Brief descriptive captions
_ _ _ _ _

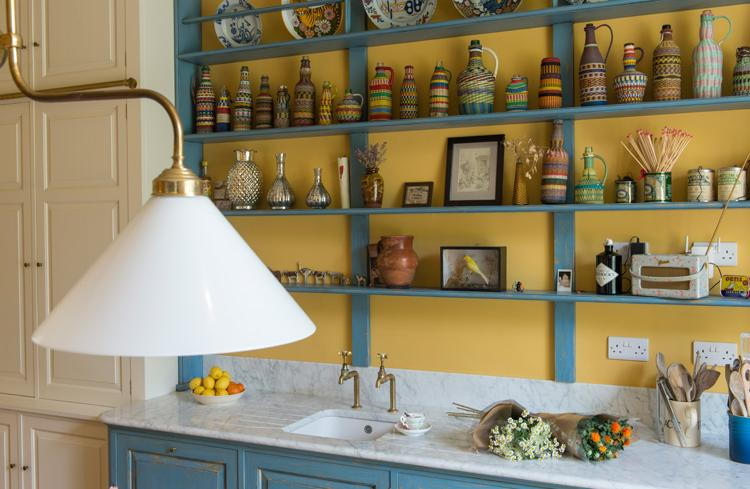 The kitchen countertop is clad with white marble, and the lamps are vintage brass ones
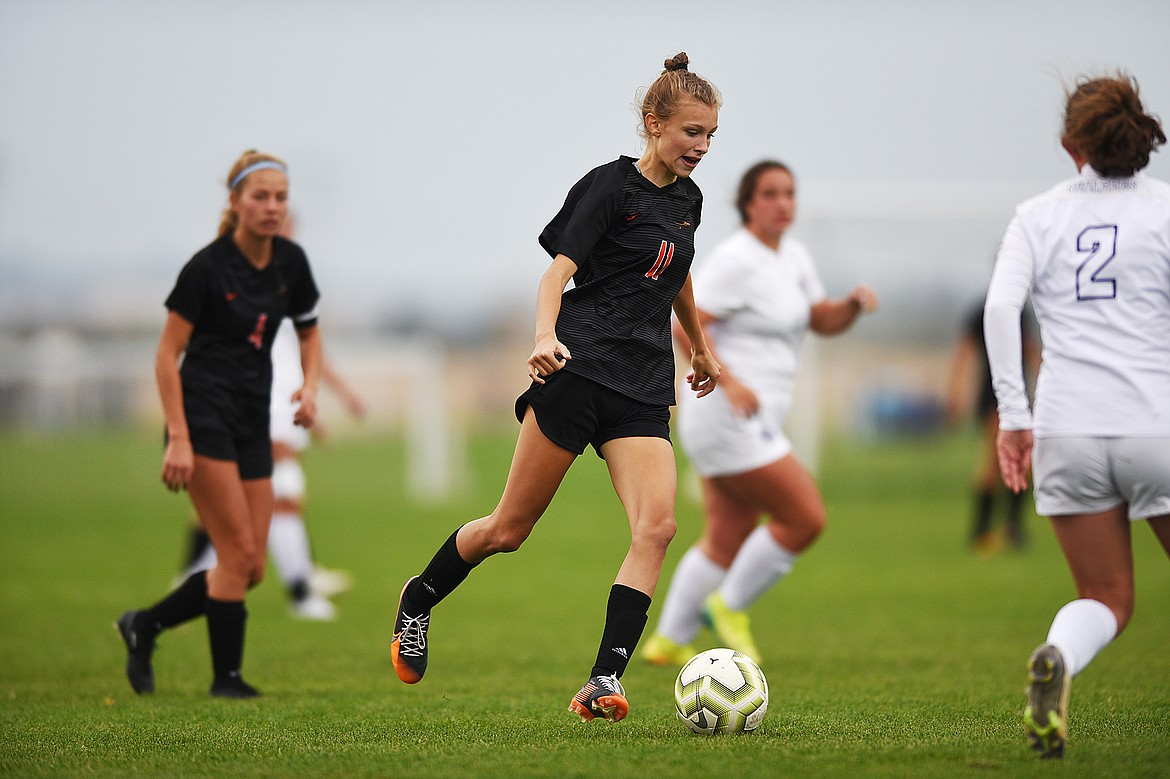 Flathead's Mia Stephan (11) pushes the ball towards the Butte goal in the first half at Kidsports Complex on Saturday. (Casey Kreider/Daily Inter Lake)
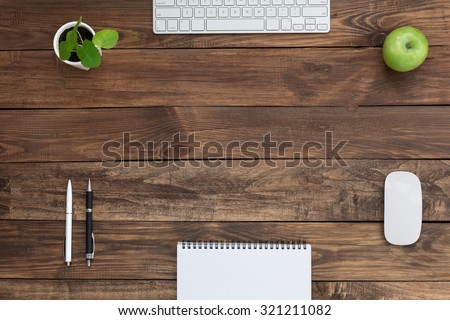 Brown Wooden Desk with Stationery Electronics Flora and Food Natural Wood Background Small Green Plant and Apple Computer Mouse and Keyboard Black and White Pens Blank Notepad Top View - stock photo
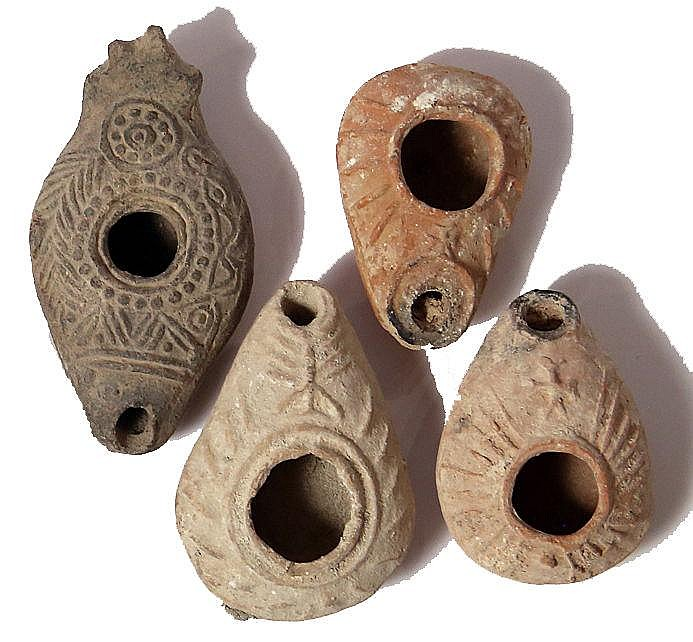 A LOT OF 4 TERRACOTTA OIL LAMPS Byzantine Period, 4th-7th century CE. Two decorated with a cros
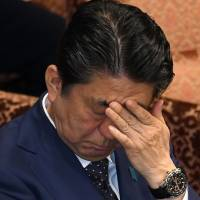 Prime Minister Shinzo Abe rubs his forehead while attending an Upper House Budget Committee session at the Diet in Tokyo on Wednesday. | AFP-JIJI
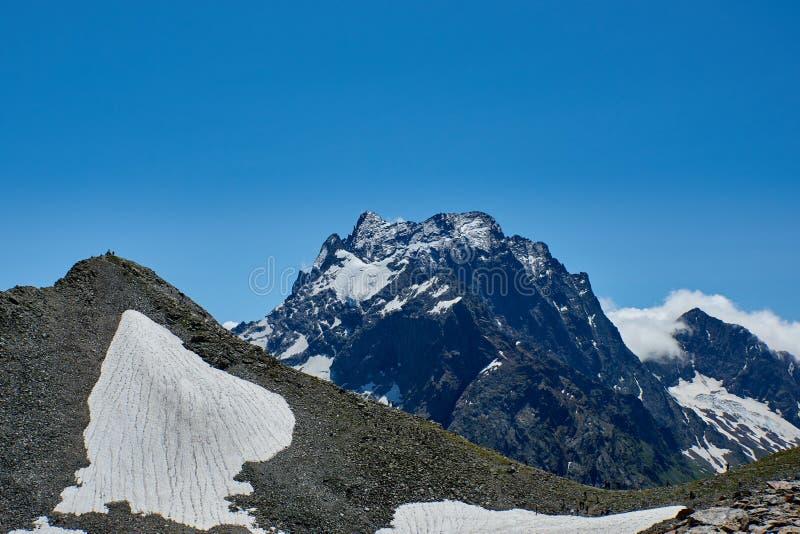 Les gens s'élevant jusqu'au dessus contre le contexte d'une gamme de montagne Dombay, Caucase du nord, Russie image stock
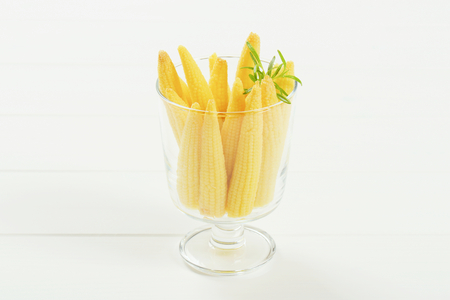 glass of sweet baby corn on white wooden background Banco de Imagens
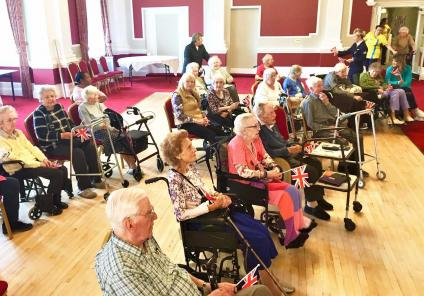 Residents and their relatives gather in the Crystal Ballroom for a performance from The Bluebirds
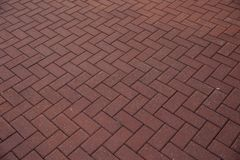 Red paving stones. Pavement cobbled red paving. Background of Red paving stones. Texture. Pavement laid out with red tiles royalty free stock photo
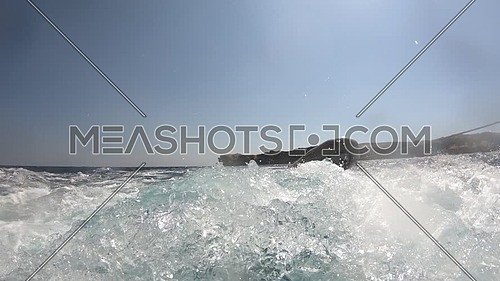 Low angel shot for Sea water moving fast of boat motor showing Inflatable boat at day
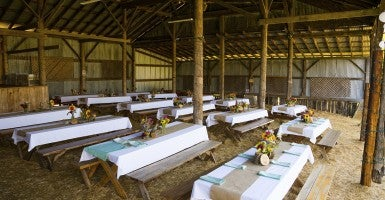 A barn wedding reception. (Photo: Joshua Rainey Photography)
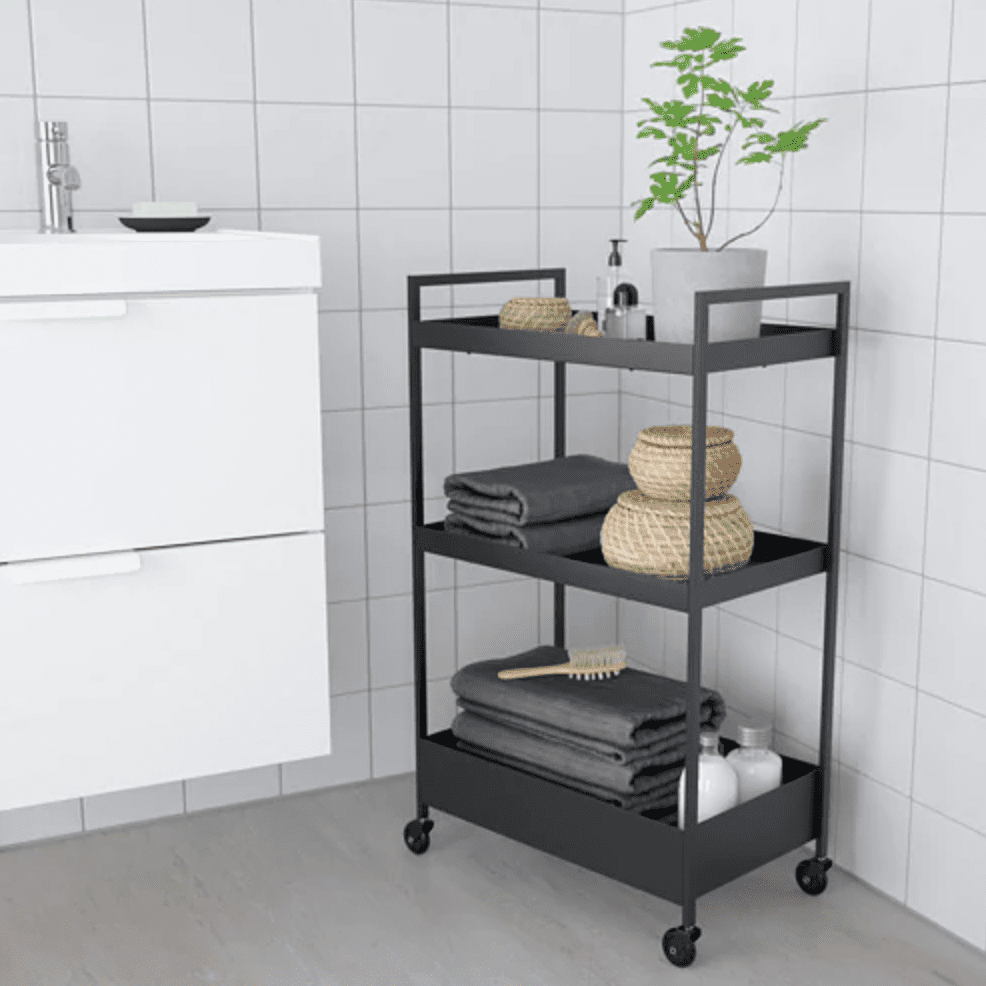 Small black bathroom cart with towels and plants on the shelves.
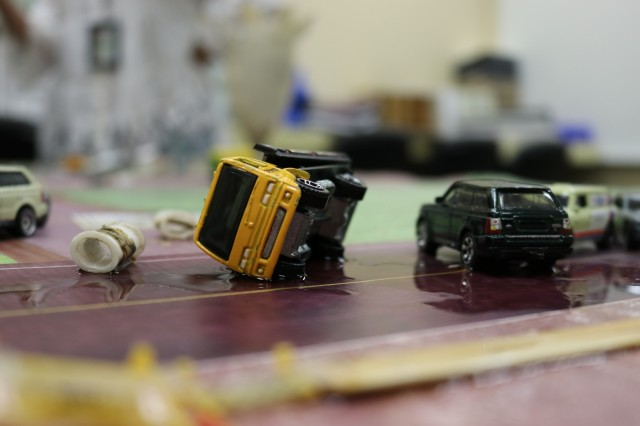 Toy cars and trucks simulate a chemical spill in a tabletop display to help train first responders to assess the emergency and formulate a response. The training is a component of the Toxic Chemical Training Course hosted by the U.S. Army Chemical Materials Activity and the Program Executive Office, Assembled Chemical Weapons Alternative at Aberdeen Proving Ground, Maryland, Aug. 27-31. Participants are medical first responders serving the communities surrounding the Army's two remaining chemical weapons stockpile sites: Pueblo Chemical Depot, Colorado, and Blue Grass Chemical Activity, Kentucky. (Photo: Jessica Tayson, U.S. Army Chemical Materials Activity Public Affairs Office)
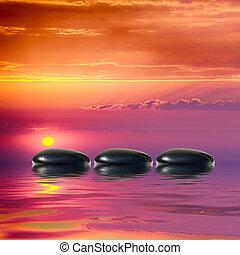 Zen spa concept background-Zen black massage stones reflected in water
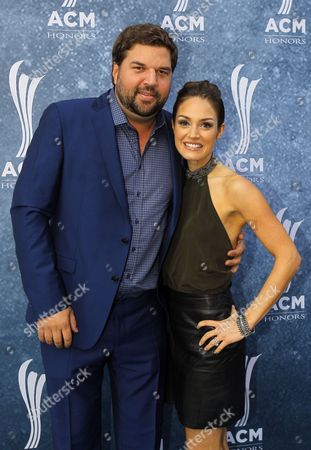Dallas Davidson and his wife, Natalia Starzynski arrive at the 9th Annual ACM Honors at The Ryman Auditorium on in Nashville, Tenn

_ _ _ _ _

**What to work on:** Beginning with the line above that contains "Flathead's Mia Stephan" and finishing with the line that contains "Small black bathroom", print those lines exactly and only. Skip all pictures.

**Exercise response:**
 Flathead's Mia Stephan (11) pushes the ball towards the Butte goal in the first half at Kidsports Complex on Saturday. (Casey Kreider/Daily Inter Lake)
 Brown Wooden Desk with Stationery Electronics Flora and Food Natural Wood Background Small Green Plant and Apple Computer Mouse and Keyboard Black and White Pens Blank Notepad Top View - stock photo
 A LOT OF 4 TERRACOTTA OIL LAMPS Byzantine Period, 4th-7th century CE. Two decorated with a cros
 Prime Minister Shinzo Abe rubs his forehead while attending an Upper House Budget Committee session at the Diet in Tokyo on Wednesday. | AFP-JIJI
 Les gens s'élevant jusqu'au dessus contre le contexte d'une gamme de montagne Dombay, Caucase du nord, Russie image stock
 glass of sweet baby corn on white wooden background Banco de Imagens
 Residents and their relatives gather in the Crystal Ballroom for a performance from The Bluebirds
 Red paving stones. Pavement cobbled red paving. Background of Red paving stones. Texture. Pavement laid out with red tiles royalty free stock photo
 Low angel shot for Sea water moving fast of boat motor showing Inflatable boat at day
 A barn wedding reception. (Photo: Joshua Rainey Photography)
 Small black bathroom cart with towels and plants on the shelves.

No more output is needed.